◆ **JOB**: Retype exactly the lines that run from the line with "How far does" to the final line of the entries, keeping both ends and nothing else.
** Start EXERCISE MATERIAL **
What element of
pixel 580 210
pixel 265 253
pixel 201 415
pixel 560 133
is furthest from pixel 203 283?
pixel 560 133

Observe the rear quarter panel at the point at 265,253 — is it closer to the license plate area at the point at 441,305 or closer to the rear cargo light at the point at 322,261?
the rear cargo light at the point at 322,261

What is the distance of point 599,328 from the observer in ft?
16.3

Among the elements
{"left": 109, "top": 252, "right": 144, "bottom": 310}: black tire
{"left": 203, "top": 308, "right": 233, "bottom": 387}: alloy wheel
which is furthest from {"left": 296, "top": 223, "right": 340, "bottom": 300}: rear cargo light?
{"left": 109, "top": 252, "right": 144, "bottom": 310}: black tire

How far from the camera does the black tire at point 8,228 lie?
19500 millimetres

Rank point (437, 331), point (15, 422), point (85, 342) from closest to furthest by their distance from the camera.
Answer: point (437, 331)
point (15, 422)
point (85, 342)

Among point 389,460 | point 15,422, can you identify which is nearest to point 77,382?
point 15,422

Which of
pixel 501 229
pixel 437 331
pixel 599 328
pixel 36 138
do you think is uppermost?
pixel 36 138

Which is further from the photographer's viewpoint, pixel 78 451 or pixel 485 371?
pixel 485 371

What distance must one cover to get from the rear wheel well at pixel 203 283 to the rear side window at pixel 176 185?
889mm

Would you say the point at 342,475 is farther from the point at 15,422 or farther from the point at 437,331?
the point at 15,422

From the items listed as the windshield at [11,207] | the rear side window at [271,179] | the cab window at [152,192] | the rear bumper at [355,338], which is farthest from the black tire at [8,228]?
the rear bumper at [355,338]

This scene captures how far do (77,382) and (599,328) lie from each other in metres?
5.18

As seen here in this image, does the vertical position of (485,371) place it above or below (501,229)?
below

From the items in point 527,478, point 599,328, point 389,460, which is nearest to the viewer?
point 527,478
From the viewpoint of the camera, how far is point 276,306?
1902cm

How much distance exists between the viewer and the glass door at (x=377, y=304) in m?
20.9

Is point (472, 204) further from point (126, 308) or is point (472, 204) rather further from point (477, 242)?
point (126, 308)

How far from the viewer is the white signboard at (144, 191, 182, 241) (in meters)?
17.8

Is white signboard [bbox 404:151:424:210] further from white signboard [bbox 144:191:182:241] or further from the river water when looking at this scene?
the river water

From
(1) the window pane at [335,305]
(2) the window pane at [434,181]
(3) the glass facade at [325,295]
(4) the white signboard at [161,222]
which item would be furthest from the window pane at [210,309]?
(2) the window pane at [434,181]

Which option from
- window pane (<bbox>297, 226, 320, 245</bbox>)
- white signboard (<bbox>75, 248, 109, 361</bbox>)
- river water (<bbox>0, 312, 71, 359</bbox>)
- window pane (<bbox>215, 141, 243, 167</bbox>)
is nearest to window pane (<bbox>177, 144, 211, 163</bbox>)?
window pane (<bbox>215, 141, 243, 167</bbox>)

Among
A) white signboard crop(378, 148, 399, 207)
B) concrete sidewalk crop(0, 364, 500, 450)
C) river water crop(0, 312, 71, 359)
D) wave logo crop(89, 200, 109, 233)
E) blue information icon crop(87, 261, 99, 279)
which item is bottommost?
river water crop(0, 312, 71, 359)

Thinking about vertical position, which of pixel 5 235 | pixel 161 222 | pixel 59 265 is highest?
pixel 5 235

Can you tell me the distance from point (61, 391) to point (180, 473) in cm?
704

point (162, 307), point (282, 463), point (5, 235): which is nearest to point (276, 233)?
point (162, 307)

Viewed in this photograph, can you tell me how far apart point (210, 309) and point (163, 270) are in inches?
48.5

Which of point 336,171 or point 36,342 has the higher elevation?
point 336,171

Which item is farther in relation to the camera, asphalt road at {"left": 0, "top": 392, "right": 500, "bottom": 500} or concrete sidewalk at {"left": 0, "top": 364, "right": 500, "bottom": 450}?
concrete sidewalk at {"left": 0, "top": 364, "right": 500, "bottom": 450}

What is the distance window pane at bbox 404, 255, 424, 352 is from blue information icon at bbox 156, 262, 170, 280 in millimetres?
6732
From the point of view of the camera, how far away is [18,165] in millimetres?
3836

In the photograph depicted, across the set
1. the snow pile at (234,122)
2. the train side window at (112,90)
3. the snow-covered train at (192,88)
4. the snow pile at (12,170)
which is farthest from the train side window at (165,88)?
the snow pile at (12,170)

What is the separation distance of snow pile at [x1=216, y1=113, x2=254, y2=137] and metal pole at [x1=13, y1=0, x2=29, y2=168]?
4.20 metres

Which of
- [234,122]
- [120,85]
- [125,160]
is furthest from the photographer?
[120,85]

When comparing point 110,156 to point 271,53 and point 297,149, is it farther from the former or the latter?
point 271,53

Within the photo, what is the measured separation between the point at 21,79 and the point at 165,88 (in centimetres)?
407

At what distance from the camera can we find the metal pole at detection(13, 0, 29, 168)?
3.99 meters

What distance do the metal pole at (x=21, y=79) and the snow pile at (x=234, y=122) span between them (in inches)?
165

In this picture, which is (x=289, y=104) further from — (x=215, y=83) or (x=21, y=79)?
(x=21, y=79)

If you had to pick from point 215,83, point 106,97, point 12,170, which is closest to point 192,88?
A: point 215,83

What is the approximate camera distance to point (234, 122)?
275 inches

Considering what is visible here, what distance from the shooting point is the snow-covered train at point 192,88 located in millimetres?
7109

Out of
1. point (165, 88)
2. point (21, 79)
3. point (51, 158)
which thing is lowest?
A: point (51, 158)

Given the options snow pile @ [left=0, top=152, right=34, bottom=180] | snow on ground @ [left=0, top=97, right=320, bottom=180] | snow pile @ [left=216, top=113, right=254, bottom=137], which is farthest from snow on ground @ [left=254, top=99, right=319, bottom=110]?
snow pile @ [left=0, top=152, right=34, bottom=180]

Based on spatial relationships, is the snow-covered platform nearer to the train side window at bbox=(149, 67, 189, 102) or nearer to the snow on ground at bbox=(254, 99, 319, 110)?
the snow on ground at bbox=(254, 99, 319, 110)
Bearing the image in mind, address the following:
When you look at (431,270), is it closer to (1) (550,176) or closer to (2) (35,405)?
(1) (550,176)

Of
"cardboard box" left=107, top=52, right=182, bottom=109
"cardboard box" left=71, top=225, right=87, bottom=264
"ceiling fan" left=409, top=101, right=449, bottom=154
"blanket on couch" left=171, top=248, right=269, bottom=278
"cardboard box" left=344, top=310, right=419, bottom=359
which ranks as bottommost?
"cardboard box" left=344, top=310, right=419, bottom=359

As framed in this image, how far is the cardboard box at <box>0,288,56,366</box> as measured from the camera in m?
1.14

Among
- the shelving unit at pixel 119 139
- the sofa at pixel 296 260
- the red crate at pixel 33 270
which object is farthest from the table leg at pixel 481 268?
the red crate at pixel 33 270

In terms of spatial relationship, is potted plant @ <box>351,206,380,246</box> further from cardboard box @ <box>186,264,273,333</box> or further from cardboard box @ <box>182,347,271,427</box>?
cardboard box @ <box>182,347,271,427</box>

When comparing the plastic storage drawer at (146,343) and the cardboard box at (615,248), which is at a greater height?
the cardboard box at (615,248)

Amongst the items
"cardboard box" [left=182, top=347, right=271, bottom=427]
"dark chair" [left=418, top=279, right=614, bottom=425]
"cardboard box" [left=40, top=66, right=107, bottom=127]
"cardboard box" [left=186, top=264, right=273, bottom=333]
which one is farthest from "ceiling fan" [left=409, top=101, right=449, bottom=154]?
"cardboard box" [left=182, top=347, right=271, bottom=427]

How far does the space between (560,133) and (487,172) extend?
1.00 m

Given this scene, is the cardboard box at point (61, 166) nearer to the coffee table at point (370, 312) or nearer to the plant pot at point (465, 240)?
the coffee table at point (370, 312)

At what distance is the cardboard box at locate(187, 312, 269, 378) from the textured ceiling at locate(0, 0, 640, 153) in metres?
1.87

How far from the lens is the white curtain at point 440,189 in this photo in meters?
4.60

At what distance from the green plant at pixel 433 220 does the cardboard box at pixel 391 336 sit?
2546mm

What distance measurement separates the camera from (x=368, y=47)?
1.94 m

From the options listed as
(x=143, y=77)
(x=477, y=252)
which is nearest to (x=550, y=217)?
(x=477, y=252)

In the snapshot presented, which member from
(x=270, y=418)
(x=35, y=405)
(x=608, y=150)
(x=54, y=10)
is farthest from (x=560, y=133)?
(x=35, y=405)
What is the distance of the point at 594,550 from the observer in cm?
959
** End EXERCISE MATERIAL **
◆ **TASK RESULT**:
How far does the space between (560,133) and (487,172) extend?
1.00 m

Given this scene, is the cardboard box at point (61, 166) nearer to the coffee table at point (370, 312) or nearer to the plant pot at point (465, 240)?
the coffee table at point (370, 312)

At what distance is the cardboard box at locate(187, 312, 269, 378) from the textured ceiling at locate(0, 0, 640, 153) in metres?
1.87

How far from the lens is the white curtain at point 440,189 in this photo in meters?
4.60

At what distance from the green plant at pixel 433 220 does the cardboard box at pixel 391 336 sit?
2546mm

What distance measurement separates the camera from (x=368, y=47)?
1.94 m

From the options listed as
(x=143, y=77)
(x=477, y=252)
which is nearest to (x=550, y=217)?
(x=477, y=252)

In the snapshot presented, which member from
(x=270, y=418)
(x=35, y=405)
(x=608, y=150)
(x=54, y=10)
is farthest from (x=560, y=133)?
(x=35, y=405)
What is the distance of the point at 594,550 from the observer in cm?
959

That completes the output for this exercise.